The alarm was raised by workers within the Co-operative building on Shandwick Place when a worker heard a hissing sound.

Firefighters then raced to the scene in full “hazmats” (hazardous materials) outfits due to the possibility of a “chemical incident”.

Shop staff and office workers were evacuated to the back of the building in Rutland Square whilst senior officers inspected the building and the fridges inside the store’s basement.

One worker evacuated ­during yesterday afternoon’s incident said: “I was sitting at my desk when I heard all the sirens roaring into the street, when I looked out the window I got quite a shock because there was so many of them.

“A firefighter then came into the office and told us there was a problem with one of the fridges in the basement of the nearby Co-op and that there was no need to panic.

“Most of my workmates and myself decided to get out of the ­building just in case ­anyway, as it looked pretty serious with firefighters in all the gear.”

Police officers cordoned off access to Rutland Square so emergency appliances could attend and around 40 members of staff looked on as the drama unfolded.
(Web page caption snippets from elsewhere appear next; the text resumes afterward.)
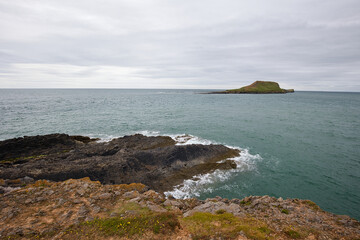 View of Rhossili Bay on the small island of Worm's Head on the Welsh coast.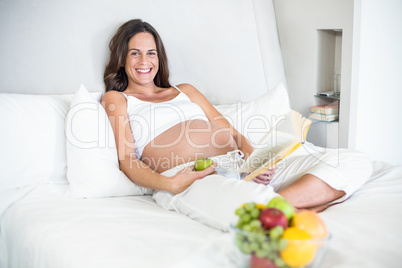 Portrait of happy woman with novel and Granny Smith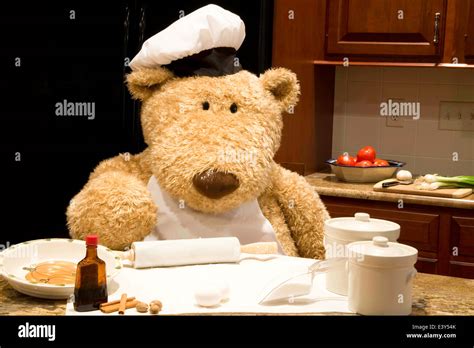 Oversized Teddy Bear Dressed In Chefs Apron And Hat In The Kitchen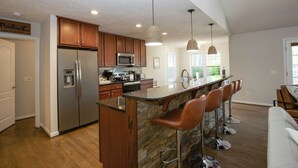 Una cocina moderna con una isla central, electrodomésticos de acero inoxidable y un protector contra salpicaduras de piedra.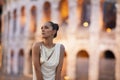 Fashion model with coloseum in the background. Rome, Italy Royalty Free Stock Photo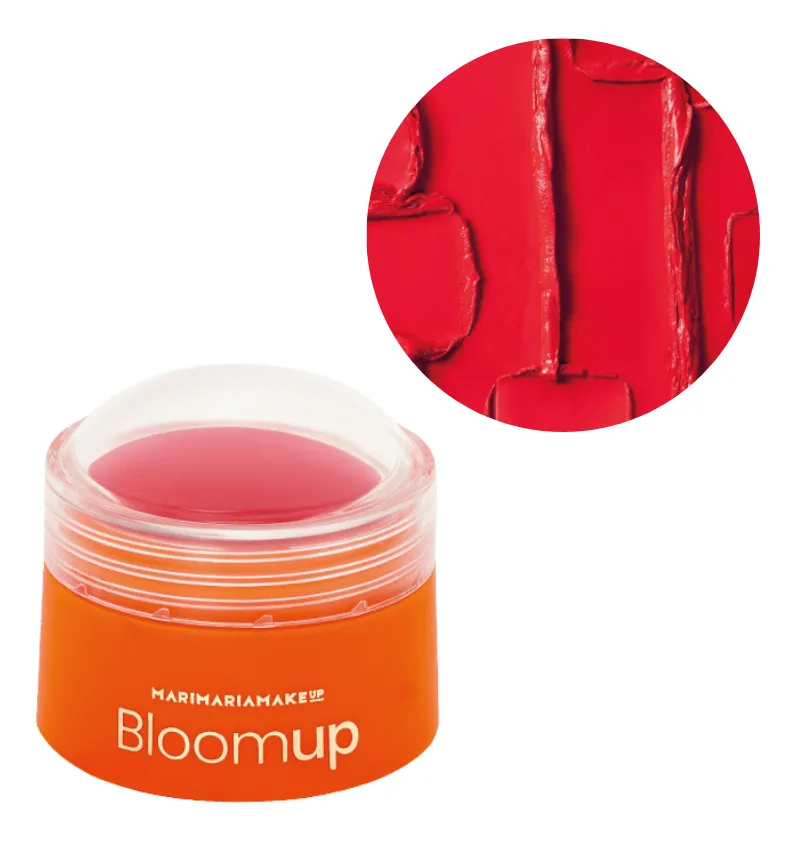 Frasco laranja com tampa transparente e produto vermelho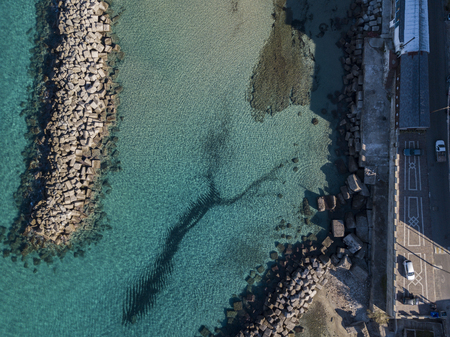 Aerial view of the pier and the sea. Houses and streets of Pizzo Calabro. Calabrian coast of Southern Italy. Calabria, Italyの写真素材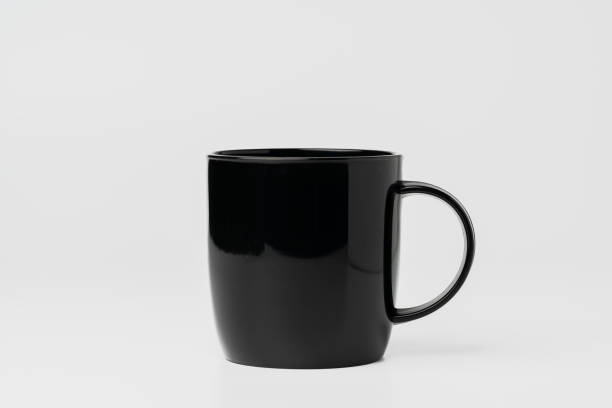 istock Black coffee mug mock up on white background copy space 1959221840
Seven fire appliances from a number of city stations and a specialist detection and monitoring vehicle were in attendance as well as several ambulances.

A spokesman for the ­Scottish Fire and Rescue Service at the scene said no casualties had been reported during the ­incident.

He said: “We believe the leak to have come from one of the fridges in the building and it is the gas used to make it cold.

“The fridge is located within the building’s plant room – we evacuated the building and nearby offices as a ­precaution as the basement room lies beneath neighbouring ­buildings.

“Firefighters took gas ­readings at the scene and they came back quite low so there is no immediate danger to the public.”

Shortly before 6pm, two hours after the incident had begun, an engineer arrived and, ­following a detailed ­inspection of the plant room fridges, he isolated the leak, allowing shop staff and office workers to return to their premises.

Rutland Square reopened to traffic shortly after 6.30pm.